Moreover, many American workers who “make things” do not, as a technicality, belong to the manufacturing sector, which distorts public perception. As Scott Lincicome, another Cato Institute scholar, writes, “Big, innovative US companies like Nike or Nvidia are expressly in the business of ‘making things’ like shoes or semiconductors, and they handle everything — design, R&D, marketing, etc. — except the final stage of production, which they’ve outsourced to other companies in the United States or abroad.”

Regardless of your stance on the prudence or imprudence of U.S. involvement in Ukraine’s struggle to repel Russian invaders, it’s difficult to disagree with Wall Street Journal columnist Gerard Baker’s harsh assessment of “Putin’s apologists on the right.” Baker begins with an accurate summary of these apologists’ views:

Why can’t we be more like Russia?

From state-of-the-art supermarket cart technology to a president who is youthful and vigorous, able to dilate on European history at length, the contrast couldn’t be greater with a technologically backward and collapsing U.S. in the grip of a geriatric autocrat who can’t remember what day it is.

American capitalism is corrupt and exploitative. Russia’s is well-regulated and committed to the common good. In the U.S., tech billionaires and Wall Street fat cats get rich on the surplus value their workers produce. Benevolent Russian oligarchs, cooperating with the state for the benefit of the people, are able to supply all Russians’ needs at a fraction of the exorbitant prices Americans pay. They are so successful that they create demand for hard-pressed sectors of the global economy, such as yachts, luxury London real estate and Swiss casinos.

George Mason University Scalia School of Law professor Adam White exposes the arrogance and economic ignorance of FTC Chairwoman Lina Khan.

As predictable as is the arrival in the summer of swarms of mindless blood-thirsty mosquitos in south Louisiana is “Progressives'” knee-jerk opposition these days to mergers – specifically, this time (as rightly ridiculed by the Wall Street Journal‘s Editorial Board) opposition to the announced merger of Capital One with Discover Financial Services. A slice from the Wall Street Journal:

Combining could also make it easier to shoulder increasing regulatory burdens, including the tougher capital requirements that the Federal Reserve last year proposed for banks with more than $100 billion in assets. Bigger government drives businesses to get bigger, not that progressives will admit it.
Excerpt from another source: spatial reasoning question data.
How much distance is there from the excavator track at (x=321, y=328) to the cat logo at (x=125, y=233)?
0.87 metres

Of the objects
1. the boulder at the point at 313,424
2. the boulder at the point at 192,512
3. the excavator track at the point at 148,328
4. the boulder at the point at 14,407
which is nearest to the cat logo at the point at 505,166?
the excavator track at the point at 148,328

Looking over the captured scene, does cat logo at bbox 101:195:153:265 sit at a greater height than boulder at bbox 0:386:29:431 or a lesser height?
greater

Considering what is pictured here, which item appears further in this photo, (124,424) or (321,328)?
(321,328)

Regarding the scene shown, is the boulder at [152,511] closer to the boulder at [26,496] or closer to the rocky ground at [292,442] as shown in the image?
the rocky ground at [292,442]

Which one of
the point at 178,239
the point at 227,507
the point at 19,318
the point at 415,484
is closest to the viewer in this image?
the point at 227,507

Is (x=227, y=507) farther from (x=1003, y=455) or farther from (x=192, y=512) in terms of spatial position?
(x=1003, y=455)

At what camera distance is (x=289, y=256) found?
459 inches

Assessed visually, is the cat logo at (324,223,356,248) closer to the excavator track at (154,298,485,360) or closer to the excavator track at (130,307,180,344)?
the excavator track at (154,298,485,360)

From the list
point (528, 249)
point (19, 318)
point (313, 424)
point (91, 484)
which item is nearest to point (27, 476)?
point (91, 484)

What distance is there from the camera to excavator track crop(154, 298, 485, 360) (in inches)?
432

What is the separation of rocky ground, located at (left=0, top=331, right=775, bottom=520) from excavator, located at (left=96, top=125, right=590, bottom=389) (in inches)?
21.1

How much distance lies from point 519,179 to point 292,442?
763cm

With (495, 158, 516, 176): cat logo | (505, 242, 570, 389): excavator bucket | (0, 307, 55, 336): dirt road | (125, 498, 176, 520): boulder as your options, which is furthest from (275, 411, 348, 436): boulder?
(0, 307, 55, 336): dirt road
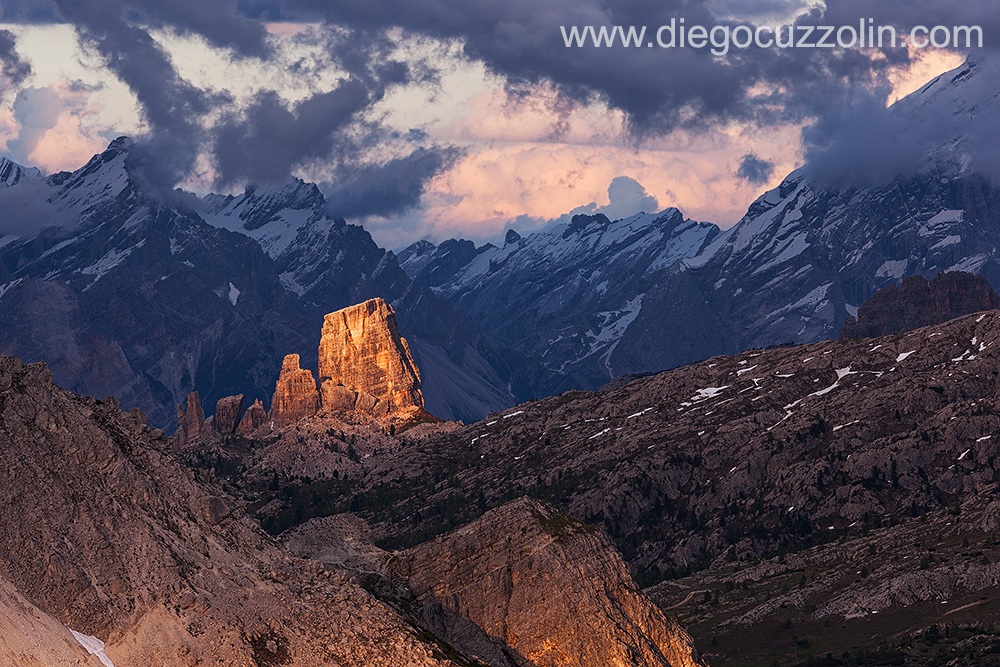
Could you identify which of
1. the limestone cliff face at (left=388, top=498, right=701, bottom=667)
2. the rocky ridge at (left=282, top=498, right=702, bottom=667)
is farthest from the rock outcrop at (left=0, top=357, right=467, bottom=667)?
the limestone cliff face at (left=388, top=498, right=701, bottom=667)

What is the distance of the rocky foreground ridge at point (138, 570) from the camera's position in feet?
248

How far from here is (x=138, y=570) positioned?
257ft

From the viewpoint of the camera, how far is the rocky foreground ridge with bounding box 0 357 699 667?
248ft

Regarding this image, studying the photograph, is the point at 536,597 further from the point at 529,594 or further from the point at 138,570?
the point at 138,570

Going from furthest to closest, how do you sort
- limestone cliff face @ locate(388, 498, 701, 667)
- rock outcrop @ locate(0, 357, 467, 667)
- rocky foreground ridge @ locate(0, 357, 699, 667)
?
limestone cliff face @ locate(388, 498, 701, 667) < rock outcrop @ locate(0, 357, 467, 667) < rocky foreground ridge @ locate(0, 357, 699, 667)

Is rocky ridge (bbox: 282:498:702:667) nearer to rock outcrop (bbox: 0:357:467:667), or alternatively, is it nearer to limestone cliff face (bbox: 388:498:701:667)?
limestone cliff face (bbox: 388:498:701:667)

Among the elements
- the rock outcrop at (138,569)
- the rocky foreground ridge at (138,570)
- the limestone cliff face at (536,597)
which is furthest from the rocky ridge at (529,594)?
the rock outcrop at (138,569)

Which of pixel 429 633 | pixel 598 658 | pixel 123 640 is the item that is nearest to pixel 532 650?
pixel 598 658

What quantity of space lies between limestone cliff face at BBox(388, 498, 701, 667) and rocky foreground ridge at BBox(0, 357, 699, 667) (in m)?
9.46

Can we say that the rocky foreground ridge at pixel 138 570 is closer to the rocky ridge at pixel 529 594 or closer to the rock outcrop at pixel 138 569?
the rock outcrop at pixel 138 569

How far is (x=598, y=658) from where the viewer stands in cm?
10000

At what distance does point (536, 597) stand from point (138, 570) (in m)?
29.8

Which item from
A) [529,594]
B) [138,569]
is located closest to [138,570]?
[138,569]

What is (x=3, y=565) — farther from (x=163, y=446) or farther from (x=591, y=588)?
(x=591, y=588)
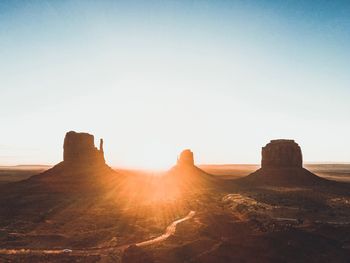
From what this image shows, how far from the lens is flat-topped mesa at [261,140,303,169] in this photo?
297 feet

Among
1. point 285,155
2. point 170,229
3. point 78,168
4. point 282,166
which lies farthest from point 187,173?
point 170,229

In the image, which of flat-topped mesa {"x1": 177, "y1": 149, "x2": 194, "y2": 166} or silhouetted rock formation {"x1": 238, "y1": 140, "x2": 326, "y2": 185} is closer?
silhouetted rock formation {"x1": 238, "y1": 140, "x2": 326, "y2": 185}

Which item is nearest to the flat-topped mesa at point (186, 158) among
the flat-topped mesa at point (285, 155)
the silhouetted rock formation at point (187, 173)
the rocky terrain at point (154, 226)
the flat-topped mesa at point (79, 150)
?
the silhouetted rock formation at point (187, 173)

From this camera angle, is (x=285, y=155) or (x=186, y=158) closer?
(x=285, y=155)

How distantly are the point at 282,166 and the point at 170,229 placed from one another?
6243 centimetres

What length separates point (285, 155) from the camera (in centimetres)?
9069

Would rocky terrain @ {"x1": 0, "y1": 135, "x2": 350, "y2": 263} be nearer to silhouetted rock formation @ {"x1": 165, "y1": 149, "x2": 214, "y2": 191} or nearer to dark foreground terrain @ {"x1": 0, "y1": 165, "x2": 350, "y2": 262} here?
dark foreground terrain @ {"x1": 0, "y1": 165, "x2": 350, "y2": 262}

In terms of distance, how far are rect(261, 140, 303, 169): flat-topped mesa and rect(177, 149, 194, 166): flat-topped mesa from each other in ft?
101

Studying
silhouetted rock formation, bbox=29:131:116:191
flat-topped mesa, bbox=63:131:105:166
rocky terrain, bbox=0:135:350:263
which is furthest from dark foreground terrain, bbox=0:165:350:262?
flat-topped mesa, bbox=63:131:105:166

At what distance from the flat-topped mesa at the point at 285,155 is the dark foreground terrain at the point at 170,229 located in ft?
97.1

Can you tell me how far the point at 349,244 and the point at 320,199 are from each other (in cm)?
3081

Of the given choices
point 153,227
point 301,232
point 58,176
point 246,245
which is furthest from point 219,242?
point 58,176

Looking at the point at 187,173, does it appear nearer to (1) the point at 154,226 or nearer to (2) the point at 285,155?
(2) the point at 285,155

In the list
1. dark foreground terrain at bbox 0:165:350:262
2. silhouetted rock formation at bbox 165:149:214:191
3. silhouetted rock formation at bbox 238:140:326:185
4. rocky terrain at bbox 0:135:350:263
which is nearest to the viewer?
dark foreground terrain at bbox 0:165:350:262
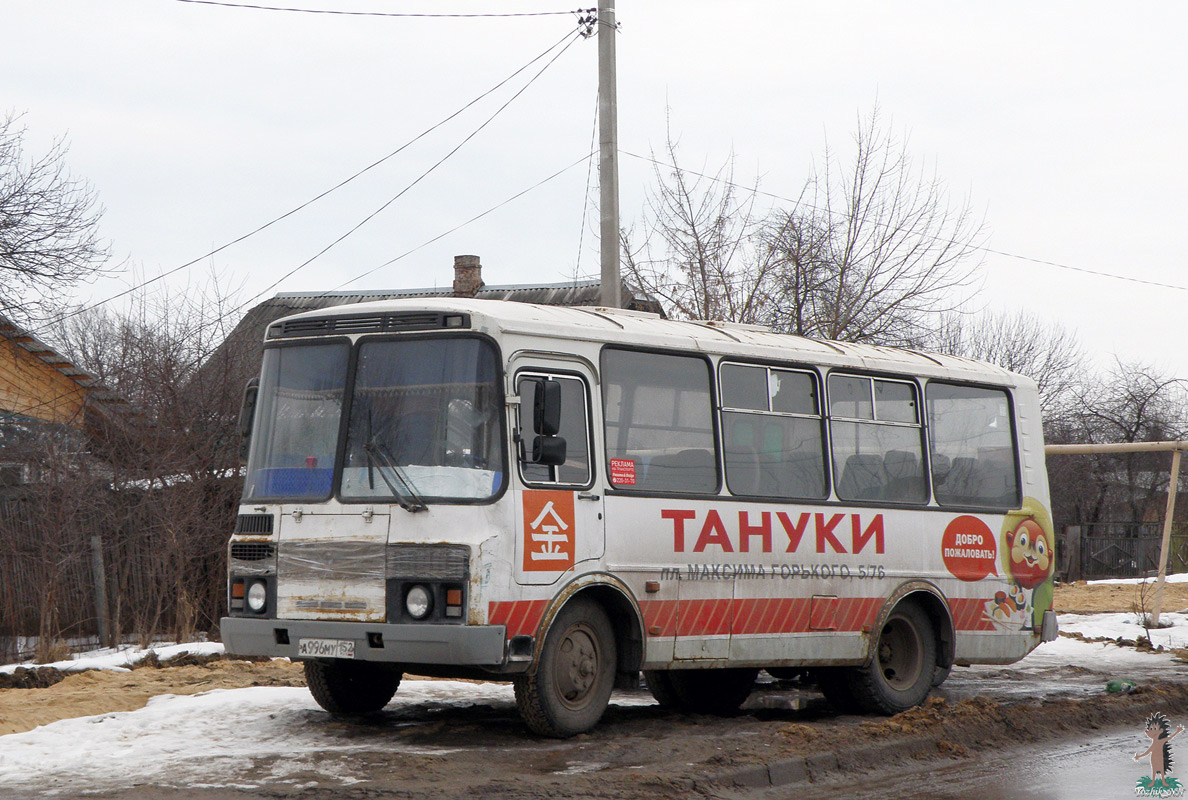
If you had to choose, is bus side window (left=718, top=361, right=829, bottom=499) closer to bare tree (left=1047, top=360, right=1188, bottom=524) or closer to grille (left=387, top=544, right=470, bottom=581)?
grille (left=387, top=544, right=470, bottom=581)

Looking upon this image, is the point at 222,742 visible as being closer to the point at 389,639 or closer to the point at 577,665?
the point at 389,639

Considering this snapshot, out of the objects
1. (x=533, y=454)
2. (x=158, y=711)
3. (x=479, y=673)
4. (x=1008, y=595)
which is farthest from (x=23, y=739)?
(x=1008, y=595)

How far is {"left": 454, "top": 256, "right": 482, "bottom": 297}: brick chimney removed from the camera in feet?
108

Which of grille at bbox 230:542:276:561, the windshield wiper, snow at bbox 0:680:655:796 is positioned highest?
the windshield wiper

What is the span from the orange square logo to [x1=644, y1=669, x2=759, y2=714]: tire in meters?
2.83

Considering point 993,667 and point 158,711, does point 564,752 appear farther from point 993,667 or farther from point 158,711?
point 993,667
“The merger of @CapitalOne and @Discover threatens our financial stability, reduces competition, and would increase fees and credit costs for American families,” Ms. Warren tweeted. “This Wall street deal is dangerous and will harm working people.” Where’s the evidence for any of this?

The deal is likely to help Main Street retailers and consumers by increasing competition to the Mastercard and Visa credit-card duopoly. About 90% of credit-card purchase payments flow over one of the two networks. Visa and Mastercard require merchants to pay swipe fees that cover their costs for overhead and fraud protection. Banks return some of the fee proceeds to customers in rewards or points. This is one way credit-card issuers compete for customers. Nonetheless, merchants say that Visa and Mastercard charge excessive swipe fees because they face little competition.

Paul Schwennesen is in awe of emergent order.

Roger Pielke decries “the unstoppable momentum of outdated science.”

el gato malo makes the case for repealing the 17th amendment to the U.S. Constitution.

Jay Bhattacharya tweets:

Just wondering. Did the fact checkers ever correct Tony Fauci, Rochelle Walensky, or Rachel Maddow for saying that the covid vax prevents you from getting and spreading covid? If not, why not? It was one of the biggest lies of the covid era.